For four decades Carl Hester has competed at the top of the sport in dressage, but the Paris Olympics may have been his last.
The 57-year-old rider is a seven-time Olympian. He contested his first Games in 1992 in Barcelona and has ridden for Great Britain at every games since except 1996 and 2008, earning four Olympic team medals, highlighted by a team gold in 2012.
His most recent medal: a team bronze captured at the Paris Games on Saturday.
One day later, Hester followed up that performance with the highest scoring Freestyle of his Olympic career in Sunday’s Individual Final.
“My God, I’m really happy—possibly the best freestyle I’ve ever done,” enthused Hester after his round. “[Fame] was the best he’s been all week.”
With two-tempi changes on a curve into a double pirouette and two-tempi into one-tempi changes, Hester’s test on the 14-year-old KWPN stallion had a high degree of difficulty. But their coup de maître was the swan song at the end, Mary Hopkin’s Those Were the Days—signalling the end of the test and, possibly, that of Hester’s competitive career.

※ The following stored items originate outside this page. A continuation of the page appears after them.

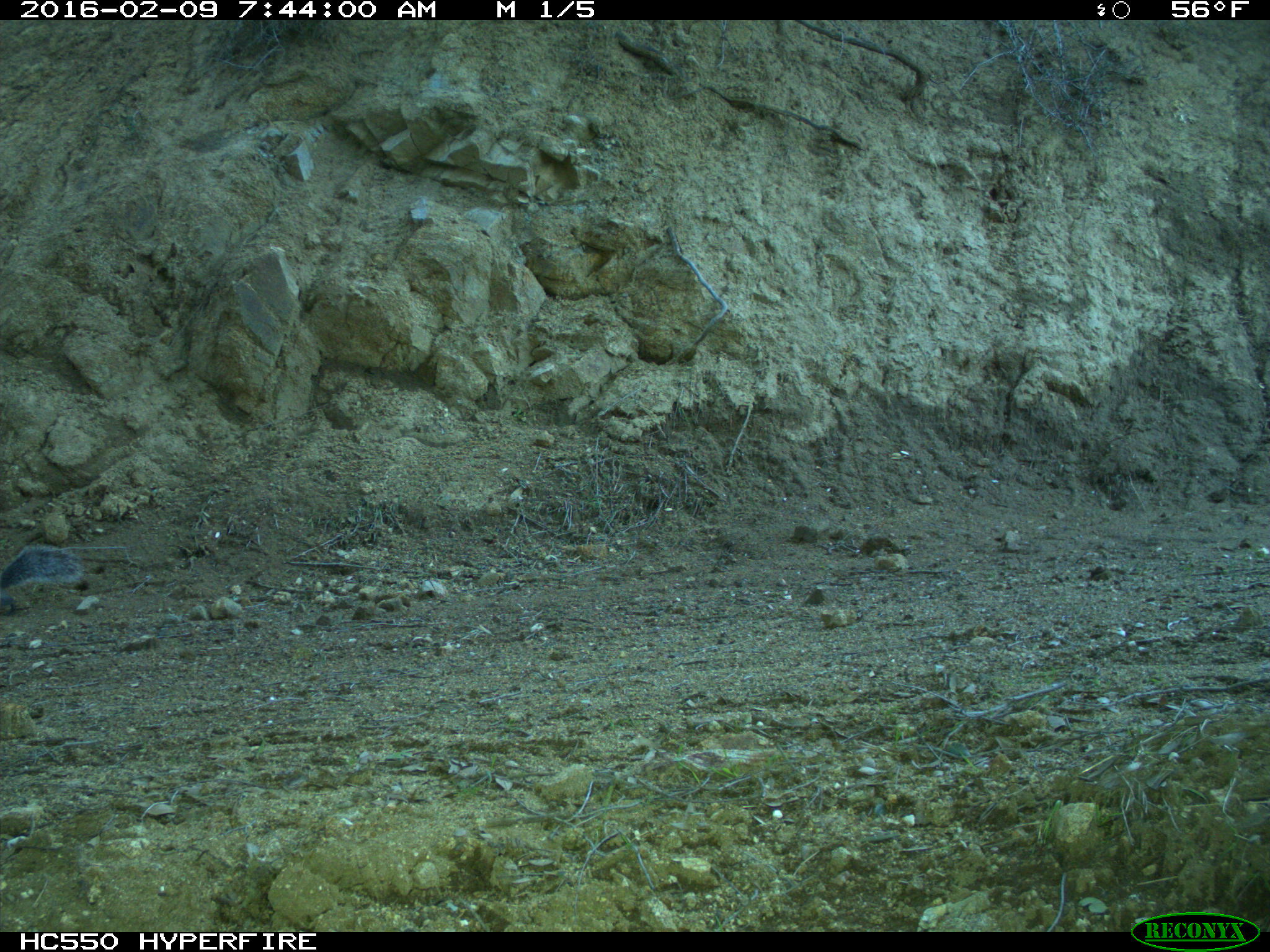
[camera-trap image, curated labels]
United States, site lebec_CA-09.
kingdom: Animalia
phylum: Chordata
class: Mammalia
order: Rodentia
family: Sciuridae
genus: Sciurus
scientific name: Sciurus carolinensis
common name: eastern gray squirrel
Sciurus carolinensis (eastern gray squirrel).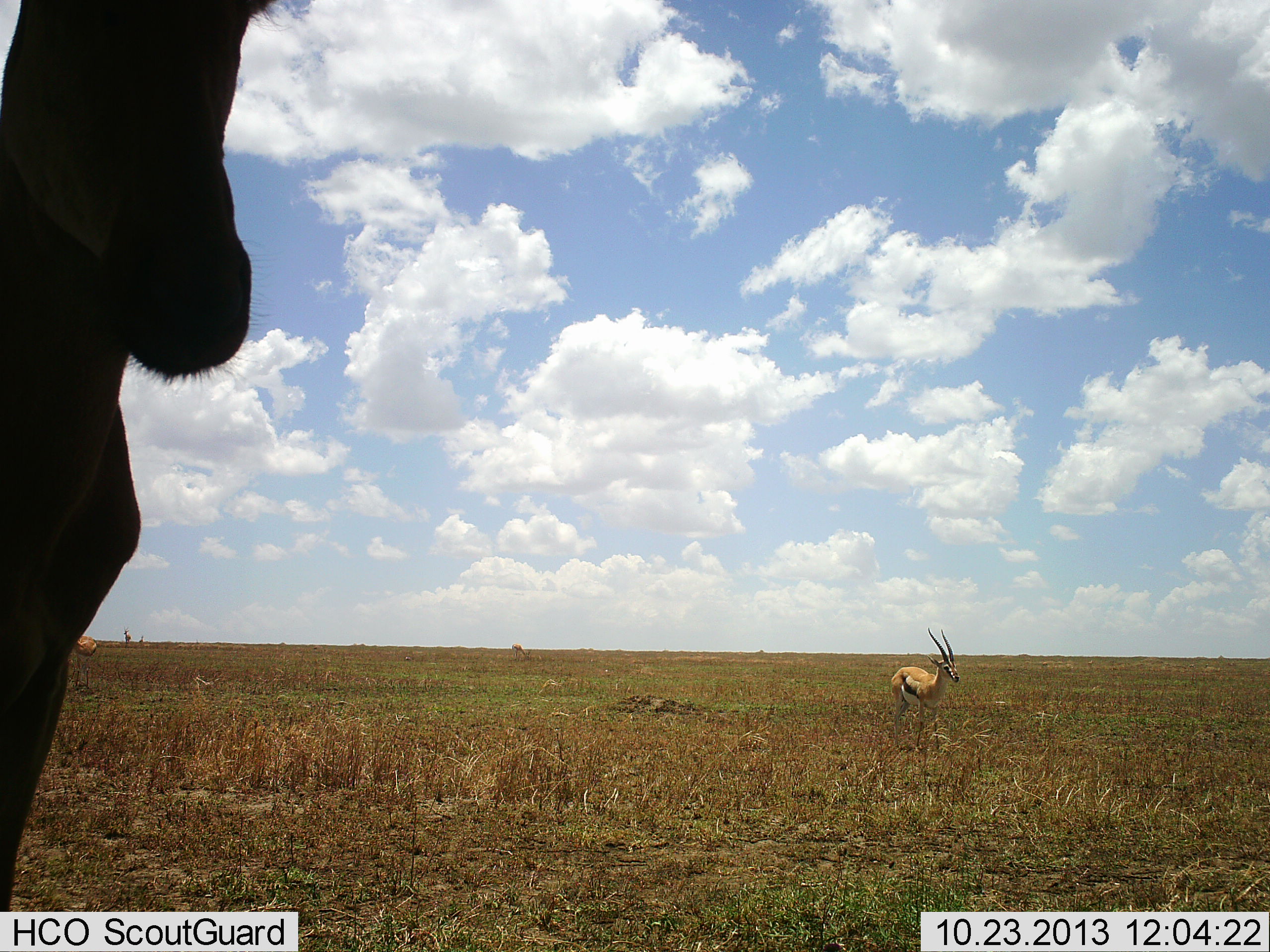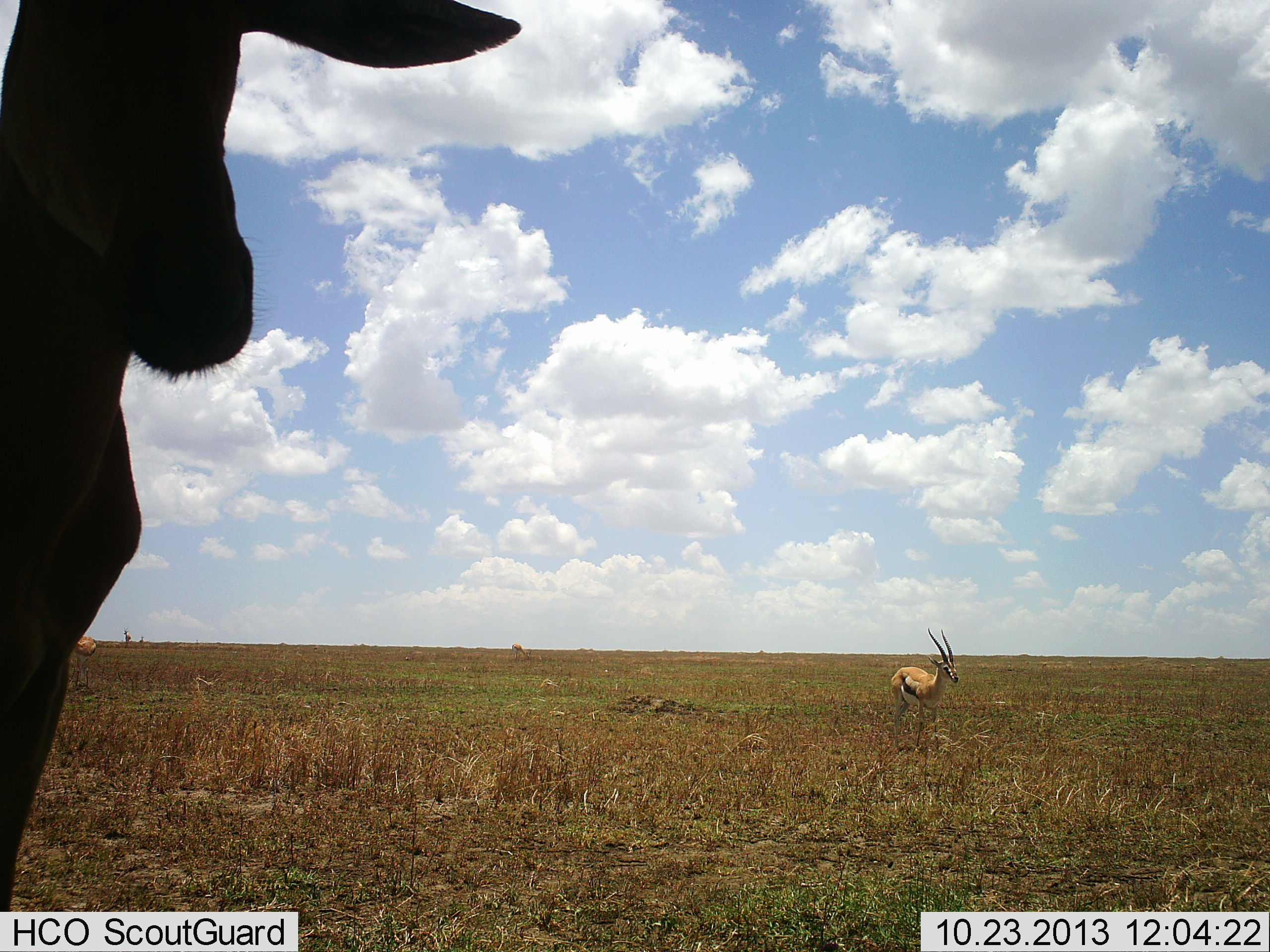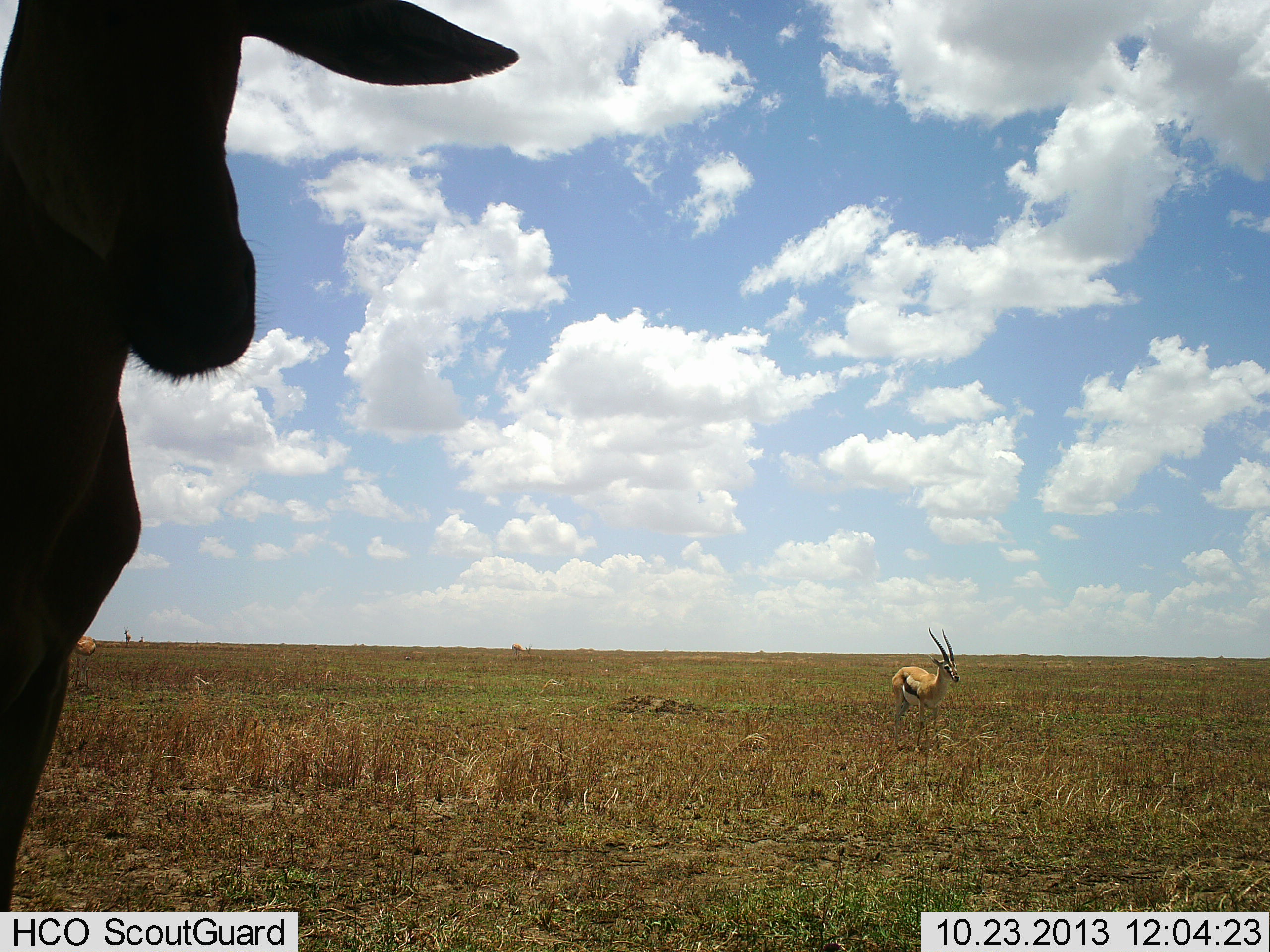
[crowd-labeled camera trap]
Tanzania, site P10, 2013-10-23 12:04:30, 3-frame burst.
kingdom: Animalia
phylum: Chordata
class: Mammalia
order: Artiodactyla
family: Bovidae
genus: Eudorcas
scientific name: Eudorcas thomsonii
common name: thomson's gazelle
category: gazellethomsons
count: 2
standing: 85%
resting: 0%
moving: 15%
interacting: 3%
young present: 0%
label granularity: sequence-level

“Why should I not retire after that?” said Hester. “I’m not sure, I could repeat that again.”
The performance earned Hester and Fame a new personal best score of 85.161. It’s just 1.319 off his career personal best of 86.48, earned on En Vogue at the 2020 LeMieux National Grand Prix Championships, and his best ever Freestyle score at an Olympic Games.

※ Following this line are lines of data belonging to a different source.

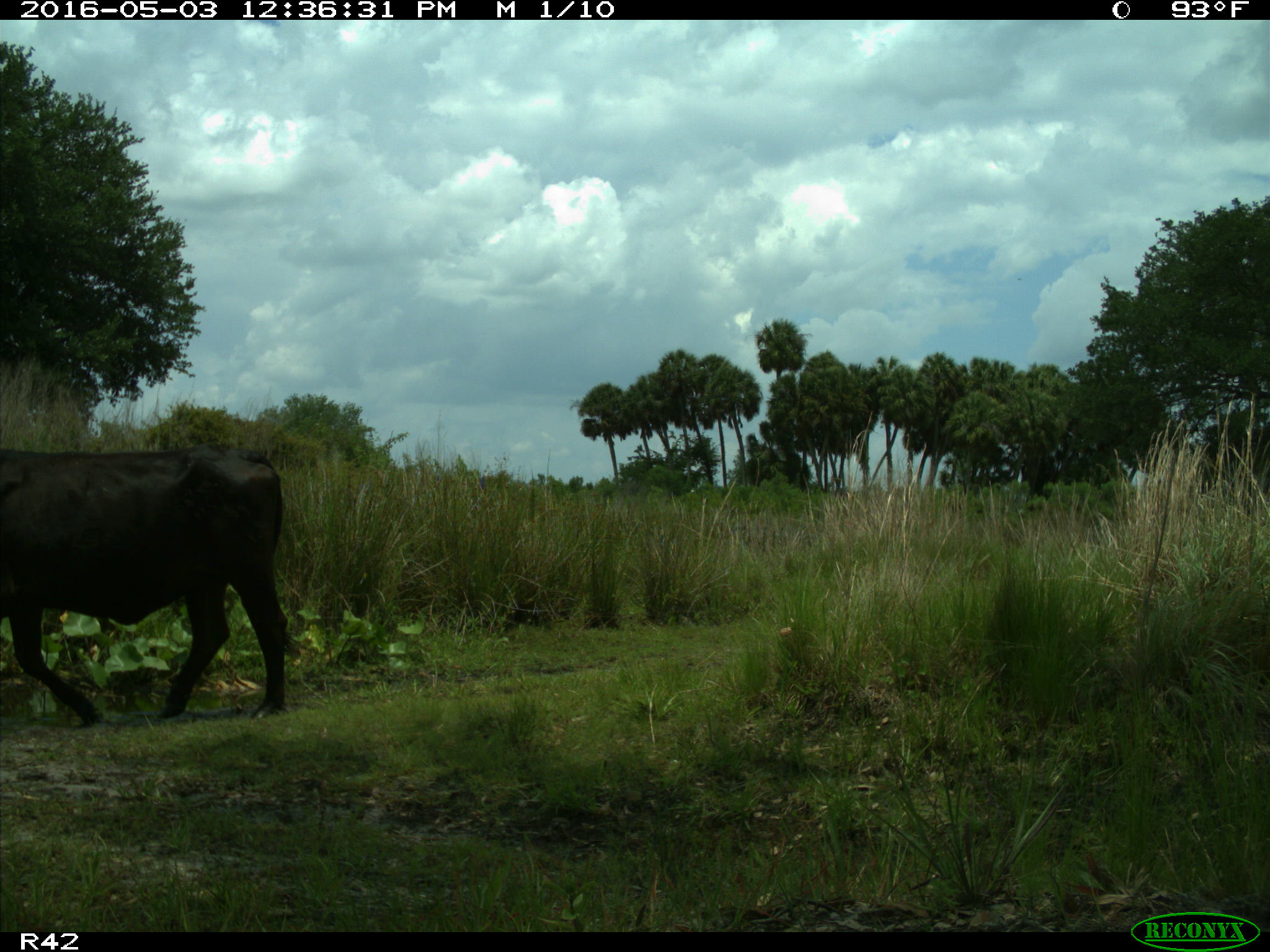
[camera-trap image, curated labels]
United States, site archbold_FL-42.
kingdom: Animalia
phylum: Chordata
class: Mammalia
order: Artiodactyla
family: Bovidae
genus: Bos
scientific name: Bos taurus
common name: domestic cow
Bos taurus (domestic cow).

So if Paris is in fact the final Games of his career, he’s ending it on a high note.
“There’s two ways of looking at that,” continued Hester. “Either I’m getting better because today was my best day. Or I should stop there and not watch the downfall.”
But, as one reporter pointed out in the mixed media zone after the Freestyle, Hester “still has youth on his side” by comparison to countryman John Whitaker, who, at age 68, is still competing for his country in show jumping—and winning—at the 5* level. (Whitaker was member of the victorious Nations Cup team at Hickstead the month prior.)
“I do, if you look at it like that,” smiled Hester. “I also have a life and I’ve got other things to do.”
Whether he hangs up his shadbelly or not remains to be seen. But Hester has no intentional of putting away his riding boots.
“I’m not getting out of the sport,” he continued. “I still love training and riding and I love training people. That’s my passion. I’m not one of those [riders] just teaching for the sake of it. I love it. So no way I’m going to stop that.
“But this feeling that you have for days on end before you compete, I can tell you it’s not easy to live with, for any of us. I mean, most mornings at 3:00 am you’re lying with your eyes wide open, thinking about if it’s going to be okay.”
Still, he admits, the adrenaline of Olympic competition is not without its allure.
“I just hope I don’t get stopped for speeding on the way home. I am on a high.”